Tax AI shows how OpenAI is positioning Codex in that competition. Codex is not only an IDE-side coding assistant. It is also an improvement engine for domain products that have operational evidence and evaluation infrastructure. That is a meaningful signal for the AI coding-tool market. Agent quality will not be decided only by the answer in a chat window. It will depend on eval sets, product traces, sandboxes, permission boundaries, regression tests, and review flows.

The case also should not be overgeneralized. Thrive Holdings has an ownership-and-operations structure that let OpenAI connect product development closely to real services. Crete practitioners performed repeated work and could provide high-quality feedback. Many companies do not have that level of domain access, data rights, evaluation infrastructure, or engineering time.

So the conclusion is not "all work can now improve itself." A more accurate conclusion is that agent products which appear to improve themselves usually have a very human operating system behind the scenes.

A checklist for product and engineering teams

The questions for AI builders are fairly direct.

First, are user corrections structured?
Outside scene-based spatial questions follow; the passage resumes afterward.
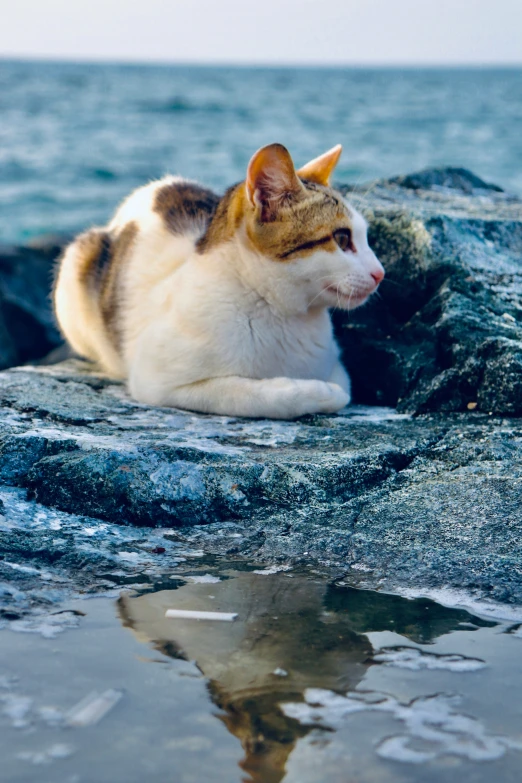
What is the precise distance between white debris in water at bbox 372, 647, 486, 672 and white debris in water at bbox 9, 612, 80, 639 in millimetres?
709

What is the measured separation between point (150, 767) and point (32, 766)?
0.69ft

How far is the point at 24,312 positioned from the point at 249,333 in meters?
4.27

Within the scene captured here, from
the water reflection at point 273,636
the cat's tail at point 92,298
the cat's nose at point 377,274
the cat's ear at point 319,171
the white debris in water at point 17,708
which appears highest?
the cat's ear at point 319,171

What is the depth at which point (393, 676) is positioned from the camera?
190 cm

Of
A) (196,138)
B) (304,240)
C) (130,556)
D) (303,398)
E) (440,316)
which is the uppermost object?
(196,138)

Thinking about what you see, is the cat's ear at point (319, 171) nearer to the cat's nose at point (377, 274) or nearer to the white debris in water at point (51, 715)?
the cat's nose at point (377, 274)

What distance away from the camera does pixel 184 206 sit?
424 cm

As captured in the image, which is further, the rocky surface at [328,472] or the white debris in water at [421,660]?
the rocky surface at [328,472]

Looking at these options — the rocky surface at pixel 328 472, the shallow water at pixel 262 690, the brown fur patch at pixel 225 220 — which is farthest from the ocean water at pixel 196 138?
the shallow water at pixel 262 690

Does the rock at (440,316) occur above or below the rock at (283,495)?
above

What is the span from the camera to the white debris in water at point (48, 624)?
6.73 feet

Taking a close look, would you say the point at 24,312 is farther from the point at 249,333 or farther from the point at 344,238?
the point at 344,238

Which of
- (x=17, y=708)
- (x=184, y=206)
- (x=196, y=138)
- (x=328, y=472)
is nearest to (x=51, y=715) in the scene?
(x=17, y=708)

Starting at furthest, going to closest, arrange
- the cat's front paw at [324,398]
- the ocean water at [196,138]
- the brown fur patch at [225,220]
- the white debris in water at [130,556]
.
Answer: the ocean water at [196,138] → the brown fur patch at [225,220] → the cat's front paw at [324,398] → the white debris in water at [130,556]
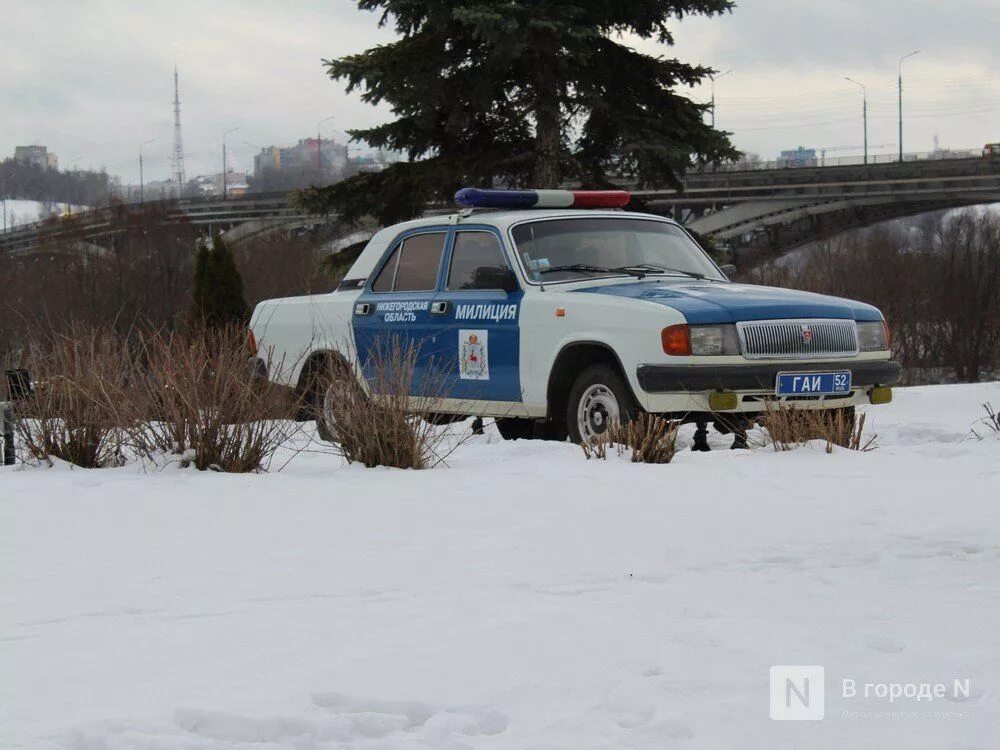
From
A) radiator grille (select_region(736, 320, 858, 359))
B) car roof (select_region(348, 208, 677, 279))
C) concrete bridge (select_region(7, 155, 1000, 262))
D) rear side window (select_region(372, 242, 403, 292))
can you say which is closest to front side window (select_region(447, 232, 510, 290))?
car roof (select_region(348, 208, 677, 279))

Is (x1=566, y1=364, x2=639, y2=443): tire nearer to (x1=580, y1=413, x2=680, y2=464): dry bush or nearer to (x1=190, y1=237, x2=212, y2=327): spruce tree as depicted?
(x1=580, y1=413, x2=680, y2=464): dry bush

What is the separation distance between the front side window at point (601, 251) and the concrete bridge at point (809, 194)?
3838 cm

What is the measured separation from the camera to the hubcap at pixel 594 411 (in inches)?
329

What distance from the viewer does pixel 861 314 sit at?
8625mm

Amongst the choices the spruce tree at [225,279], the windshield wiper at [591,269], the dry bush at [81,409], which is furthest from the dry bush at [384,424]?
the spruce tree at [225,279]

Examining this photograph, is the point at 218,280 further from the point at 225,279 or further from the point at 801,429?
the point at 801,429

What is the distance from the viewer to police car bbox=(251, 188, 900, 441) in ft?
26.2

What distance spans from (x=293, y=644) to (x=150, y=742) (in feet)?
2.71

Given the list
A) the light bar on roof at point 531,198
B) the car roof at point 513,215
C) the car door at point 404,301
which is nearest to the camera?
the car roof at point 513,215

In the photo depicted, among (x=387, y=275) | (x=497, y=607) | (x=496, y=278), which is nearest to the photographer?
(x=497, y=607)

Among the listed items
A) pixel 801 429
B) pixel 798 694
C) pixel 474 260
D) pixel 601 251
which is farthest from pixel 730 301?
pixel 798 694

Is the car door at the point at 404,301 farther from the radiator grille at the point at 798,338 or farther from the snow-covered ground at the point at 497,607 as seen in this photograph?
the snow-covered ground at the point at 497,607

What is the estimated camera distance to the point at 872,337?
341 inches

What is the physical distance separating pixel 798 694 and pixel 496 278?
5.92 metres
Saving only "the user edited the output" is different from saving the expected value, actual value, final value, source document, workflow stage, and candidate reason for the correction. The second version is where an improvement loop starts.

Second, can the team separate product noise from true failures? If every difference is treated as an error, the agent will optimize toward the wrong target. In tax preparation, prior-year values, practitioner judgment, and unsupported fields can all appear as differences. In software products, flaky tests, temporary operational workarounds, and undocumented customer exceptions play a similar role.

Third, is someone converting repeated patterns into evals? Good evals do not appear automatically. Someone has to group failures, choose representative cases, define expected output, and set success criteria. Codex is most useful when that boundary already exists.

Fourth, does the agent environment separate read-only evidence from writable code? Without that separation, debugging may feel easier in the short term, but auditability and reproducibility degrade quickly.

Fifth, is there a regression suite that catches new damage after a targeted fix? In the Tax AI case, the broader regression suite is as important as the targeted eval. Fixing one field while breaking another schedule is not self-improvement. It is local optimization.

The signal that will last

Near the end of OpenAI's post, one senior accountant says last year's preparation work took 180 hours, while this year it took 15. That is the headline number. The longer-lasting signal is that the reduction did not come from a lone model call. It came from a system that turns practitioner feedback into evaluable work.

The AI-agent market is moving from "what can the agent do?" to "how does the agent get better?" The first question can be answered in a demo. The second can only be answered by an operating system: production traces, domain experts, eval sets, bounded Codex tasks, and human verification.

That shift will likely change how coding agents are evaluated as well. Longer context windows, faster models, and more tool calls still matter. But enterprises will ask drier questions. Can we give this agent our product failures in a format it understands? Can we measure whether corrections repeat? Does the cost of turning a failure into an eval go down? Can we trust the validation loop around the change Codex proposes?

OpenAI's Tax AI case is optimistic, but it is also demanding. It shows that agents can improve within a real product loop, but the loop is not automatic. It depends on human corrections, product evidence, explicit eval targets, and engineering boundaries. The core capability behind a self-improving agent is not the agent alone. It is the organization's ability to format failure so the agent can learn from it.